Huh, looks like I'm slacking off a bit this week or something. Is it because I'm trying to finish Catch-22 before I start reading more comics, to keep my review queue from growing too long? But I started reading it so I could catch up on the backlog of reviews! How ironic. Anyway, here's the real post:
Aces: Curse of the Red Baron
Written by Shannon Eric Denton and G. Willow Wilson
Art by Curtis Square-Briggs
This book is a rousing action-movie-style adventure, or at least an attempt at one, set against the background of a World War I. Since I've got war on the mind lately, that might be why I found it kind of distasteful. But if you're able to separate the "fun action" and "horrors of war" parts of your brain, you might be able to enjoy it.
Of course, that depends on the actual quality of the storytelling, which is not horrible, but it's not exactly exemplary either. Shannon Eric Denton (The Revenant, Gutwrencher) and G. Willow Wilson (Cairo) put together a decent hook for a story, with an English pilot and an American soldier who both believe they shot down the Red Baron embarking on a quest to find the Baron's treasure, following a map that Heath, the Englishman found in the wreckage of his plane. They end up encountering what seems to be the ghost of the Red Baron, getting involved in a conspiracy plot involving a secret society called the Black Hand, and encountering a crazy sci-fi scheme. Many of the twists and turns of the story are pretty silly, but, as mentioned before, this is action-movie material, and it doesn't really aspire to be anything more than a light romp.
It all works well enough, although if this was a movie, a comedian like Patton Oswalt or Michael Ian Black would get hired as a script doctor to punch up the dialogue, because what is intended to be snappy banter ends up pretty dreadful:
And while the Black Hand plot sort of works as a threat, I dislike the implication that humanity had to be manipulated into committing horrible acts upon each other; it's a poor explanation for man's inhumanity to each other, and it seems to miss the point of looking at why people decide they have to kill one another. Plus, the conspiracy turns out to be one of those ridiculous ones where they are trying to prevent some awful future event from occurring, only to discover that (*gasp*) they are the ones who caused it! Not exactly an unexpected twist, that. An epilogue looks at the history of World War I and the Black Hand's supposed involvement (from the assassination of Archduke Ferdinand on), and it proffers a more satisfying explanation for their activities, in which they were trying to demonstrate the horrors of war to the world. That's exactly the thing I was complaining about above, but I still prefer it to fantastical sci-fi motivations.
But as I said, that sort of thing is my own bone to pick with the story, so the book really lives or dies on how effective the action and adventure are. And unfortunately, Curtis Square-Briggs might not have been the best choice to bring the story to life, because his style is kind of rough, scratchy, and static, making a lot of the action hard to follow.

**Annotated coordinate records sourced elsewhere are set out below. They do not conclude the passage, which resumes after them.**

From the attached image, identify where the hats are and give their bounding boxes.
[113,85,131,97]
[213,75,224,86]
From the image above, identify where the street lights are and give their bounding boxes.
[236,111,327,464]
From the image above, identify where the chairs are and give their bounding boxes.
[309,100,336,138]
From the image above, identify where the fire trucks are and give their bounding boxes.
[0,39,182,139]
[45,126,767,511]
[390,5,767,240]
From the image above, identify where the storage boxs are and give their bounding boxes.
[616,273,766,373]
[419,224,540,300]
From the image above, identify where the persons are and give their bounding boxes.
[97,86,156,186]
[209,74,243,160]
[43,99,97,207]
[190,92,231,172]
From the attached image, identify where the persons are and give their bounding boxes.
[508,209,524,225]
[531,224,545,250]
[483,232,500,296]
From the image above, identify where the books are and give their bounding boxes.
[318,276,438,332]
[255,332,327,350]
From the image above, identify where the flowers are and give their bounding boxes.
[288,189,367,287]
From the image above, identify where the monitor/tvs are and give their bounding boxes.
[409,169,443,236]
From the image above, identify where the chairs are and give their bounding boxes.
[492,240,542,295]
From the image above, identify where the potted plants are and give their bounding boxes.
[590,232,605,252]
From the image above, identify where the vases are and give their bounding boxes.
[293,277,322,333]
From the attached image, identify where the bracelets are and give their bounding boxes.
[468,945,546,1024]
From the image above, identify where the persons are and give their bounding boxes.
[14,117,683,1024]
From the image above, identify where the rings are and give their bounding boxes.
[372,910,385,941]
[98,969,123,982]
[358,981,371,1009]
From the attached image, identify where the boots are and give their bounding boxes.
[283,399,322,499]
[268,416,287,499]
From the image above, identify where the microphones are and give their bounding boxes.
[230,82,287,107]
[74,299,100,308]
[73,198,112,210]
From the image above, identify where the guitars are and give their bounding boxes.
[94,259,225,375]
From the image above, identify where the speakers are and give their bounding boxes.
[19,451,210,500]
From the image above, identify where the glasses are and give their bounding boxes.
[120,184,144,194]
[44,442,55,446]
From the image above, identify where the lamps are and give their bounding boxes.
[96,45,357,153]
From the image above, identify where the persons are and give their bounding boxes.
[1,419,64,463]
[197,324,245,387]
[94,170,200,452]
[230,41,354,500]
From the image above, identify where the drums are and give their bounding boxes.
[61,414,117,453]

He uses a lot of deep shadows, so not only can it be difficult to tell characters apart, it can be tough just to figure out what they are supposed to be doing. And outside of some close-ups, characters have a very limited range of expressiveness, sporting only minor variations on the same facial expressions throughout the book:
Square-Briggs does manage to deliver some fairly good depictions of flight (although not consistently; see the first panel above for an example of confusing plane movement), showing the low-tech, early-20th-century biplanes swooping and twirling throughout the sky:
I would love to see a comic that really focused on aerial combat; it seems like a great subject for the visual medium; we don't get that here, but it's fairly satisfying for what it is.
The best part of the book is the aforementioned epilogue, which runs through some historical details of World War I, attempting to tie the Black Hand's villainy into the real-life events. It turns out to be pretty interesting stuff; I would have been fine just reading a book-length version of these recitations of facts and figures. Especially when it contains cool stuff like this:
I have no idea if that invention is real, but I do think it is awesome.
So unfortunately, I have to give this book a thumbs-down, but others might appreciate it a bit more than I did. It's definitely not terrible, but between the implausible plot, poor dialogue, rough artwork, and light treatment of war, it tipped the balances to the negative side of the scale. Make of that what you will.
This review was based on a complimentary copy provided by the publisher.